------ Provided information ------

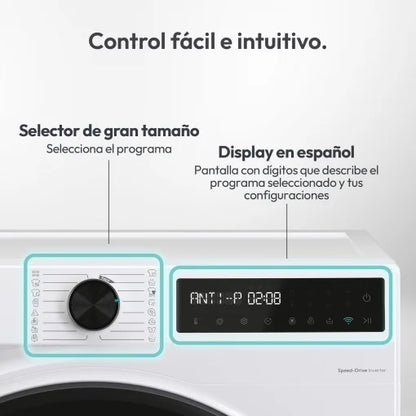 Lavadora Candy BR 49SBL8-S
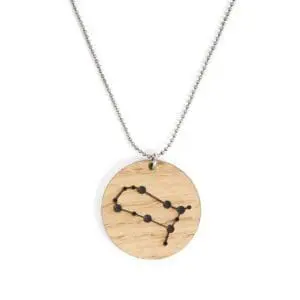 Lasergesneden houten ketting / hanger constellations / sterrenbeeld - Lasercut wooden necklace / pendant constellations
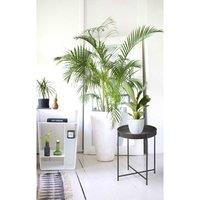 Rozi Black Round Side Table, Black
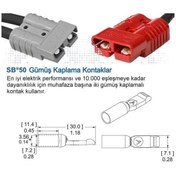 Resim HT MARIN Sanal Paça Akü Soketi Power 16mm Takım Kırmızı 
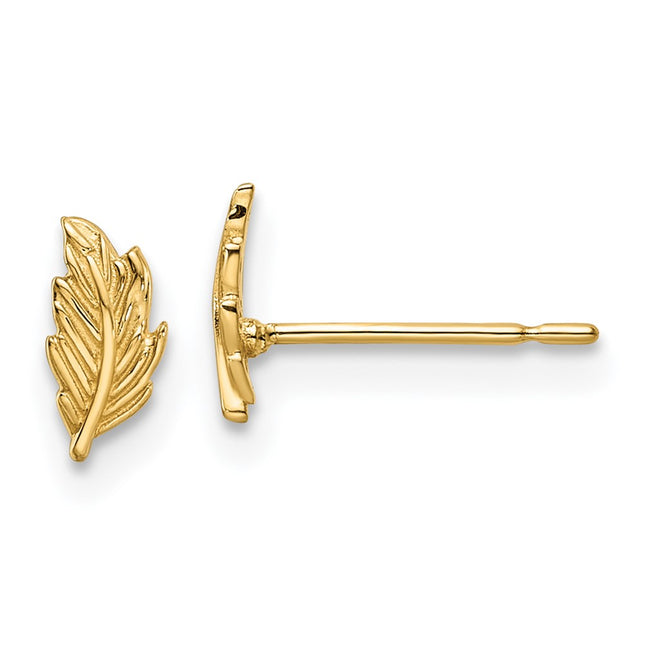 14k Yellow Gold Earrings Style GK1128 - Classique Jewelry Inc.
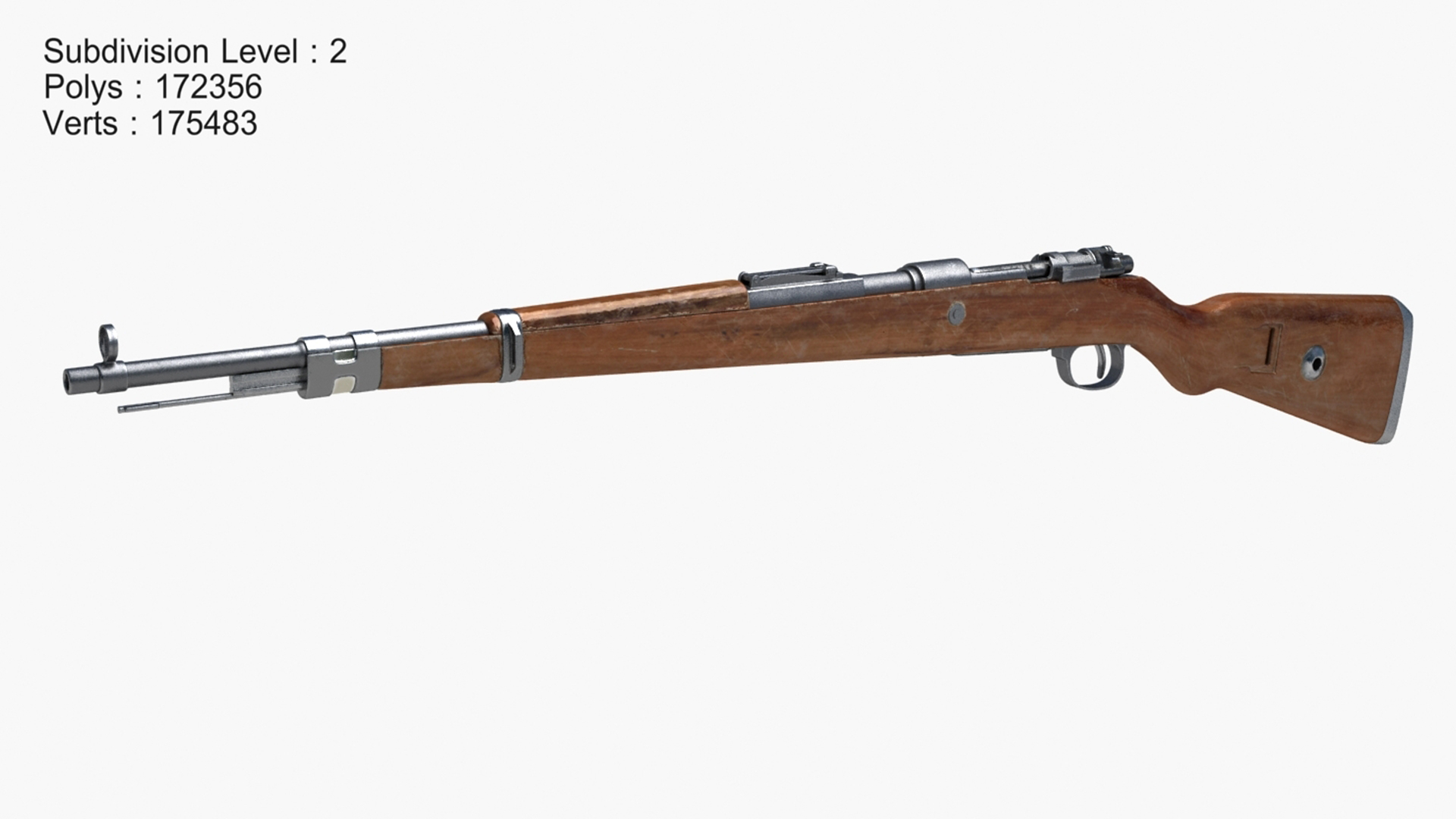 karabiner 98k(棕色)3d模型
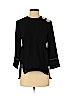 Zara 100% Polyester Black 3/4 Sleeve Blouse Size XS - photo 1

------

__Task directions__
Arrange the caption lines of all the items above as a Markdown table with two columns, Row and Caption, giving each line a row number and omitting any blank lines. Leave the pictures out of the answer.

__Exercise response__
| Row | Caption |
|---|---|
| 1 |  Lavadora Candy BR 49SBL8-S |
| 2 |  Lasergesneden houten ketting / hanger constellations / sterrenbeeld - Lasercut wooden necklace / pendant constellations |
| 3 |  Rozi Black Round Side Table, Black |
| 4 |  Resim HT MARIN Sanal Paça Akü Soketi Power 16mm Takım Kırmızı  |
| 5 |  14k Yellow Gold Earrings Style GK1128 - Classique Jewelry Inc. |
| 6 |  karabiner 98k(棕色)3d模型 |
| 7 |  Zara 100% Polyester Black 3/4 Sleeve Blouse Size XS - photo 1 |